FRIDAY, April 12, 2024 (HealthDay News) — The burden of stroke attributable to high temperature is increasing rapidly, according to a study published online April 10 in Neurology.

Chunrun Qu, from the Xiangya Hospital and XiangYa School of Medicine in Changsha, China, and colleagues estimated the distribution of stroke burden and examined the different types of stroke burden attributable to different climatic conditions.
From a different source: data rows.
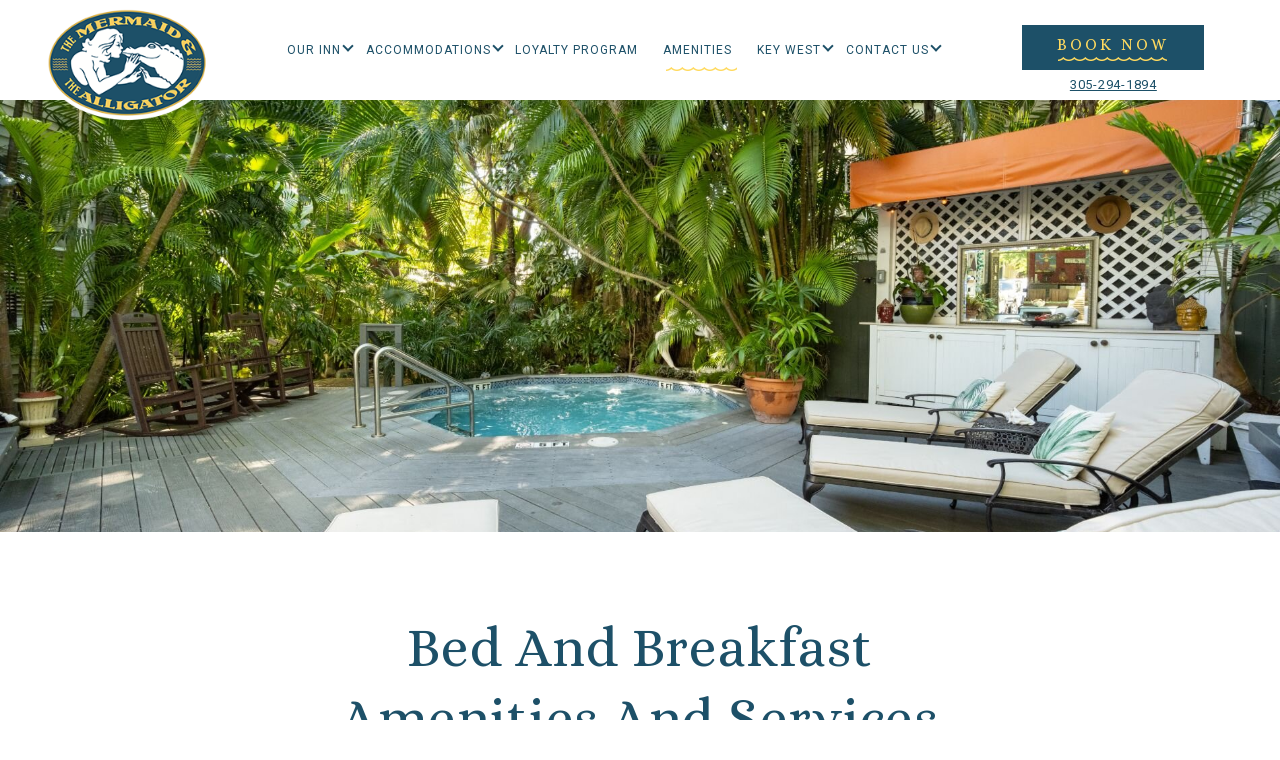

--- FILE ---
content_type: text/css
request_url: https://www.kwmermaid.com/files/templates/2115/print.css
body_size: -4
content:
body { width: 1000px; } 
a[href]:after { content: ''!important; }
header { position: static !important; }

.btn, .menuBtn,
.vizHeroImage31Widget,
.vizInterstellarIntroWidget .image,
.fullWidthParallaxWidget,
.vizSplit4Widget .image,
.vizInterstellarPhotoGridWidget,
.viz-galleryWidget,
.vizADAPremiumFeatureListV1Widget .featuredMedia,
.vizADAFeatureListV1Widget .feature-img,
.viz-columnsWidget .image,
footer nav, .vizADAEmail1Widget, .viz-socialiconsadaWidget, .scroll-to-top
 { display: none !important; }

--- FILE ---
content_type: application/x-javascript;charset=utf-8
request_url: https://sstats.vizergy.com/id?d_visid_ver=4.6.0&d_fieldgroup=A&mcorgid=1C1238B352785AA60A490D4C%40AdobeOrg&mid=53718740723589161098399893041755509653&ts=1769348497453
body_size: -34
content:
{"mid":"53718740723589161098399893041755509653"}

--- FILE ---
content_type: application/x-javascript;charset=UTF-8
request_url: https://www.tripadvisor.com/wejs?wtype=certificateOfExcellence&uniq=915&locationId=251935&lang=en_US&year=2024&display_version=2
body_size: 192
content:
(function(t,r,i,p){i=t.createElement(r);i.src="https://www.tripadvisor.com/WidgetEmbed-certificateOfExcellence?year=2024&locationId=251935&display_version=2&uniq=915&lang=en_US";i.async=true;p=t.getElementsByTagName(r)[0];p.parentNode.insertBefore(i,p)})(document,"script");
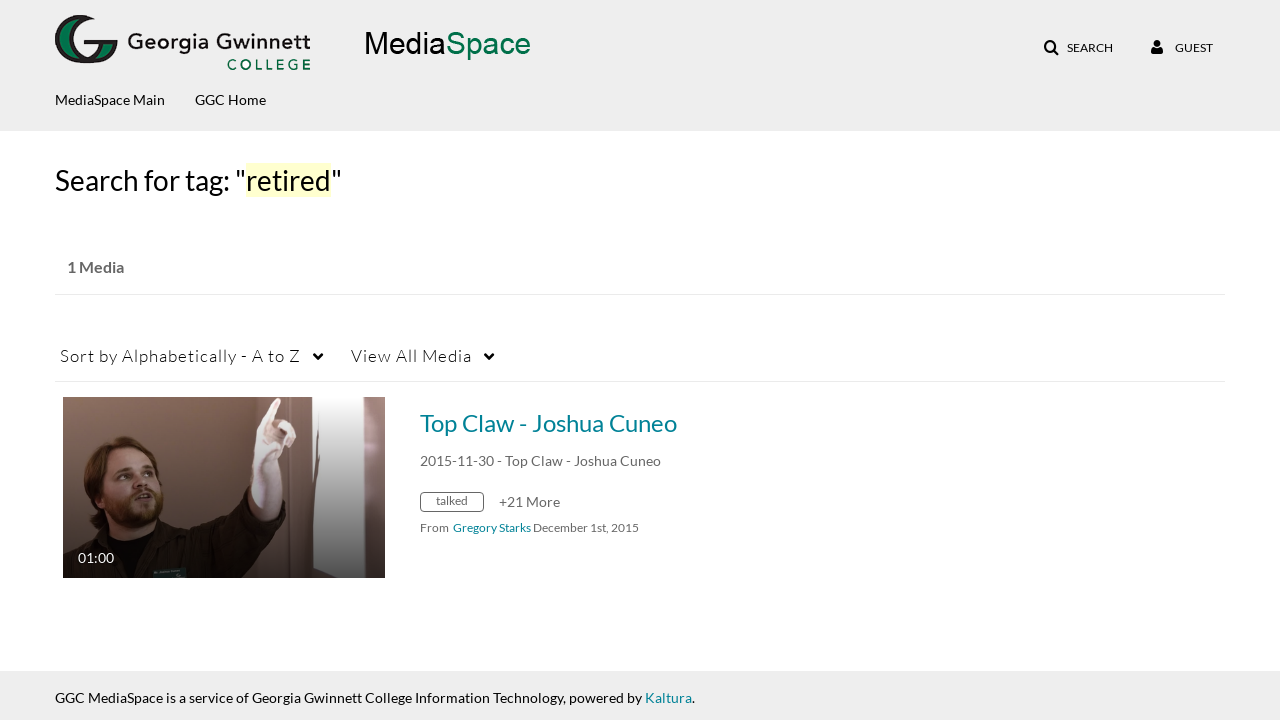

--- FILE ---
content_type: text/plain;charset=UTF-8
request_url: https://media.ggc.edu/user/get-details?format=ajax&_=1769252125639
body_size: 477
content:
{"content":[{"target":"#userMobileMenuDisplayName, #userMenuDisplayName","action":"replace","content":"Guest"}],"script":"$(\"body\").trigger(\"userDetailsPopulated\");;document.querySelector(\"meta[name=xsrf-ajax-nonce]\").setAttribute(\"content\", \"[base64]\");"}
The researchers found that the burden of stroke attributable to nonoptimal temperature continued to increase, with aging playing a key role in the increase. Overall, 521,031 deaths and 9,423,649 disability-adjusted life years (DALYs) attributable to stroke were recorded globally due to nonoptimal temperature in 2019. Men had a heavier burden than women globally (age-standardized mortality rate [ASMR], 7.70 versus 5.89; age-standardized DALY rate [ASDR], 139.69 versus 96.02). At the regional level, the heaviest burden was seen in central Asia (ASMR, 18.12; ASDR, 327.35). Low temperature currently contributes to the main burden (deaths, 474,002; DALYs, 8,357,198), but there has been a rapid increase in the burden due to high temperature, especially among those aged older than 10 years. This burden was disproportionately concentrated in low sociodemographic index regions, such as Africa.

“Our ecological study provides various pieces of information for clinical practice and public health work on reducing stroke burden attributed to nonoptimal temperature,” the authors write. “The burden associated with high temperature has been gradually increasing and will grow sharply in the future.”